Delta trails United and American in the Pacific, where demand is still very shallow, and they recently made significant cuts to Tokyo and Seoul in 2022. They also do not have a Latin America gateway to the level of Miami or Houston where premium leisure travel seems to be returning in strength.
The Macro Ratings
I touched on the 5 macro trends one should consider when evaluating a play in the overall industry in my introduction to this series. You can read my full article here.
- The Price of Oil – (Neutral) The recent rise in the price of oil will weigh on the airlines in 2022 and expectations are that prices will remain elevated given geopolitical tensions and the demand for travel returning. The oil refinery business stands to benefit and could offer a boost to revenue unique to Delta.
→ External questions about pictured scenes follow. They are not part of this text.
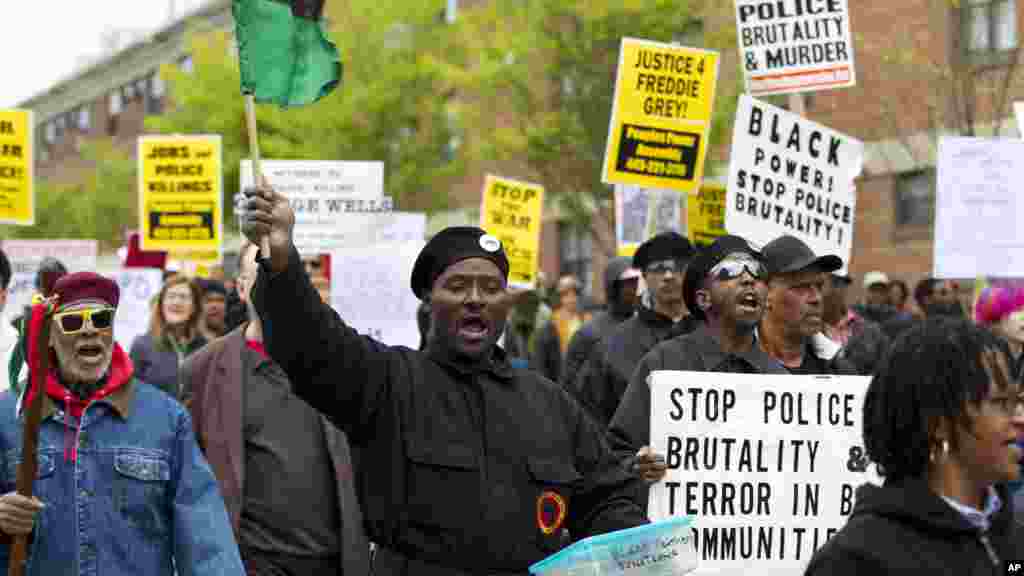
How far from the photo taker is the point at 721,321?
705 cm

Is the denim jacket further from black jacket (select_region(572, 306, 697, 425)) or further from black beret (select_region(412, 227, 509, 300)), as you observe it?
black jacket (select_region(572, 306, 697, 425))

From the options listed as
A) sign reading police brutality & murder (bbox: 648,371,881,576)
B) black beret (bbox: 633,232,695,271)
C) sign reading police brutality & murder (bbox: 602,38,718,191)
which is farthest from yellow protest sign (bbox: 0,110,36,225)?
sign reading police brutality & murder (bbox: 648,371,881,576)

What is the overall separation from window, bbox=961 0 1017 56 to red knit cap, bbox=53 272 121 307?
15.7 meters

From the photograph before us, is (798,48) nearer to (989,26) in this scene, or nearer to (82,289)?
(82,289)

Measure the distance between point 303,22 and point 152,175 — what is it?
10.9m

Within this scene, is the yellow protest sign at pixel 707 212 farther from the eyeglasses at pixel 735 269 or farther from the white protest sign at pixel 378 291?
the eyeglasses at pixel 735 269

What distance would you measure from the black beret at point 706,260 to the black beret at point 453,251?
6.53 ft

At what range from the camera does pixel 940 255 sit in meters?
8.99

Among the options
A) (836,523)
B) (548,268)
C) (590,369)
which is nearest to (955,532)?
(836,523)

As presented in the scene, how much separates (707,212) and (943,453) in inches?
333

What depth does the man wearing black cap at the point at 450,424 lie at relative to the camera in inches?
186

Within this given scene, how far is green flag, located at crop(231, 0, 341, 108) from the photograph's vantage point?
4.93 m

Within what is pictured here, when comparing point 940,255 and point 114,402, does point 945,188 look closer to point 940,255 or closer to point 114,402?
point 940,255

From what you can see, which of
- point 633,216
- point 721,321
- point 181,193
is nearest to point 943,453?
point 721,321
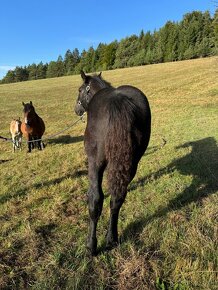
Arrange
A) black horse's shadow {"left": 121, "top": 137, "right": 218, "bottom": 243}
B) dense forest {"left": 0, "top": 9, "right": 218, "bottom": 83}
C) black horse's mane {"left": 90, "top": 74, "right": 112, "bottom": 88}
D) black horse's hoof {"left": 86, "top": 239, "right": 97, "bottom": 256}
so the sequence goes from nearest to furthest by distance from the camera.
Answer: black horse's hoof {"left": 86, "top": 239, "right": 97, "bottom": 256}, black horse's shadow {"left": 121, "top": 137, "right": 218, "bottom": 243}, black horse's mane {"left": 90, "top": 74, "right": 112, "bottom": 88}, dense forest {"left": 0, "top": 9, "right": 218, "bottom": 83}

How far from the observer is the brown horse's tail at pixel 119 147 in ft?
12.5

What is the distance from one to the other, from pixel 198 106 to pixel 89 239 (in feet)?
49.3

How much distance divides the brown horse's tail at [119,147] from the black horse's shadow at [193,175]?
2.88 feet

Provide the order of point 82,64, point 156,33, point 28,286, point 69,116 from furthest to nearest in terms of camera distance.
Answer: point 82,64 < point 156,33 < point 69,116 < point 28,286

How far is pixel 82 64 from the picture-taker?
3371 inches

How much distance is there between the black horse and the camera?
3.82m

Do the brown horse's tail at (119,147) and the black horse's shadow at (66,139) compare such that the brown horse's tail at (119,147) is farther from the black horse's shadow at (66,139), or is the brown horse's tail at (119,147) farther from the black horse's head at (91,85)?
the black horse's shadow at (66,139)

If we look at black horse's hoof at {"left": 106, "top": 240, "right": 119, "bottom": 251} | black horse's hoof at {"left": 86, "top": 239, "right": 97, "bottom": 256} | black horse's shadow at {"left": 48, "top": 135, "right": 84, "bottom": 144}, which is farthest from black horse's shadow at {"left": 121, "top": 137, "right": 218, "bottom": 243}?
black horse's shadow at {"left": 48, "top": 135, "right": 84, "bottom": 144}

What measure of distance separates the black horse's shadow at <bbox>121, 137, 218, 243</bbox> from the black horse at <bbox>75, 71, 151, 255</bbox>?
55 cm

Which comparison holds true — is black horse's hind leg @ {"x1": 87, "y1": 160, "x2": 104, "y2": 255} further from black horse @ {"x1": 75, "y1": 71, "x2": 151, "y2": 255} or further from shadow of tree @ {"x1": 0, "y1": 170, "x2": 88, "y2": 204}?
shadow of tree @ {"x1": 0, "y1": 170, "x2": 88, "y2": 204}

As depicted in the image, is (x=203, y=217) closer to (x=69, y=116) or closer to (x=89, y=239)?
(x=89, y=239)

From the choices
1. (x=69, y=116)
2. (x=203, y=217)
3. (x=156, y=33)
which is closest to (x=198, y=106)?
(x=69, y=116)

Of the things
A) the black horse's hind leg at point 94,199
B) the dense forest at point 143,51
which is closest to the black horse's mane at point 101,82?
the black horse's hind leg at point 94,199

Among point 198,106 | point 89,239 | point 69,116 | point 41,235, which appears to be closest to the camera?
point 89,239
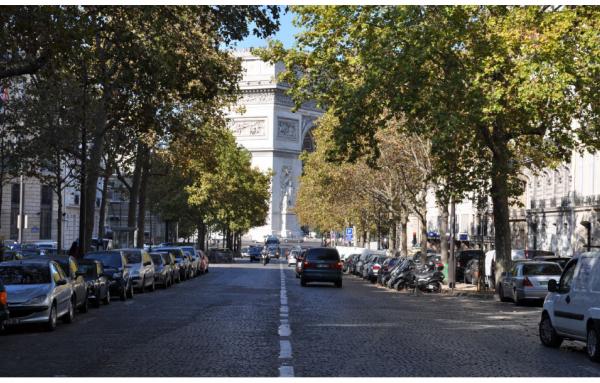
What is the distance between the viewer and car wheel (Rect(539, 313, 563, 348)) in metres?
17.2

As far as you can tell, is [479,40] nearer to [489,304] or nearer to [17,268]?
[489,304]

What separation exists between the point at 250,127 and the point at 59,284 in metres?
111

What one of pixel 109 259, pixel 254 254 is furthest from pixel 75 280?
pixel 254 254

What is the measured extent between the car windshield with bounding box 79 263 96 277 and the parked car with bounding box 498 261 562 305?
13366mm

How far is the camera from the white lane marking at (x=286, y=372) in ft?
40.0

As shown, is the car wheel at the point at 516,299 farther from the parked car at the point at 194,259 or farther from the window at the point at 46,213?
the window at the point at 46,213

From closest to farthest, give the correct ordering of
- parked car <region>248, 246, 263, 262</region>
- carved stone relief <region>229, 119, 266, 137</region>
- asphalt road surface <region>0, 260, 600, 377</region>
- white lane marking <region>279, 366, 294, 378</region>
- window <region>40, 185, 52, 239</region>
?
white lane marking <region>279, 366, 294, 378</region>
asphalt road surface <region>0, 260, 600, 377</region>
window <region>40, 185, 52, 239</region>
parked car <region>248, 246, 263, 262</region>
carved stone relief <region>229, 119, 266, 137</region>

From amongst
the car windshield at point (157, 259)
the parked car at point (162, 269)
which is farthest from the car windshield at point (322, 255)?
the car windshield at point (157, 259)

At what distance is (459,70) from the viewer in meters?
31.8

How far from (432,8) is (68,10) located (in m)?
14.0

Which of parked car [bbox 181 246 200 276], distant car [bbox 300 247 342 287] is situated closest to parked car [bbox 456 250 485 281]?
distant car [bbox 300 247 342 287]

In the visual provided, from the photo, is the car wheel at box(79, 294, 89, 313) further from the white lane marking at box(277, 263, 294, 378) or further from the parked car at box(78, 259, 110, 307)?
the white lane marking at box(277, 263, 294, 378)

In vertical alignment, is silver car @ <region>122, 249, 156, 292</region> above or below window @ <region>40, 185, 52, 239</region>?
below
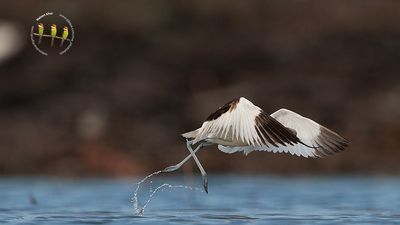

- Demand for Travel – (+1) Spring & Summer bookings are anticipated to be as good or better than 2019 as the industry transitions to a post-pandemic era. Delta has more exposure to trans-Atlantic travel which may suffer in 2022 due to the conflict in Eastern Europe.
- Profitability – (+1) January & February will be unprofitable with March expected to be a return to profitability. CASM will remain inflated in 2022 and the premium international and business traveler may not return as quickly as Delta hopes. However, they were able to squeeze out a narrow profit in 2021 which is a positive setup for 2022.
- Capital Flows – (-1) Delta is in a period of significant transformation to their fleet and will be adding new plans at a steady rate. Capex spend is anticipated to be elevated to their peers.
- Consolidation – (Neutral) This gets bumped up to a positive if the merger of Spirit and Frontier is approved. They don’t compete for the same type of customer and consolidation has a history of leading to tailwinds for the overall industry.
Delta has an overall score of +1.
I currently maintain a Hold rating on DAL. The company has a good, but not great, balance sheet and paying down the debt load will be a priority for the coming years. Delta will most likely be the most profitable of the Big 3 legacy carriers in 2022 and will go toe-to-toe with Southwest (LUV) in most performance metrics.
I believe investors should take pause when considering Delta’s overall strategy. They were very straight forward on their 4Q2021 earnings call that they believe the biggest opportunity for growth is with Long-haul International Travel. They offer one of the best products, if not the best, in the U.S., but it is still uncertain as to whether this specific type of travel will return enough in 2022 to really produce for the airline.
Their equity investments in their partner airlines may compound the issue if international travel does not return and analysts recently questioned the strategy on the earnings call. I would have preferred to see that $1.2 billion go towards reaching their debt target at a faster pace.
If there is one thing we know about Delta, it’s that they will ultimately execute their strategy at a high level. I am just taking a wait and see approach in 2022 to see how business and international traffic responds.